_Instructions for the task_
Render this sentence from the passage on the infinite replicability of information below into Spanish: "The marginal cost of production is the addition to the total cost of producing additional units of a good, over and above the initial cost of producing the first unit."

_Extract to read_

▼

The infinite replicability of information

As outlined above, there are many corporate drivers of digital learning innovations in universities through online and blended learning. While much has been written about the merits of online learning from a pedagogical position the debate has been typically divided between technophiles who reflexively champion the latest online learning technologies and traditional devotees of face-to-face learning who advocate for the intellectual and social benefits of bricks and mortar education. There has been an increase in attention paid to blended learning as a middle ground between these two positions, which describes a spectrum of potential learning strategies combining complimentary elements of online platforms and face-to-face delivery.

The rapid rise and questionable success of the massive open online course (MOOC) phenomenon (see Sementell & Garret, 2015) is illustrative of a trend in the production of information that does not appear to be well understood across the teaching fraternity: the near-zero marginal cost of production of information. The marginal cost of production is the addition to the total cost of producing additional units of a good, over and above the initial cost of producing the first unit. In higher education, like other information-provision industries, the marginal cost of production of information has arguably declined to essentially zero as a result of digitisation and online technologies (Rifkin, 2014; Koiso-Kanttila, 2004). In effect, information is now infinitely replicable; an outcome which has significant implications for knowledge transmission and the provision of online education.

▲

_Data excerpt_
▼

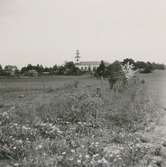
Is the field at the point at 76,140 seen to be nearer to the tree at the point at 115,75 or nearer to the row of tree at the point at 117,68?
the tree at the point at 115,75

▲

_Task output_
El costo marginal de producción es el incremento en el costo total que supone producir unidades adicionales de un bien, por encima del costo inicial de producir la primera unidad.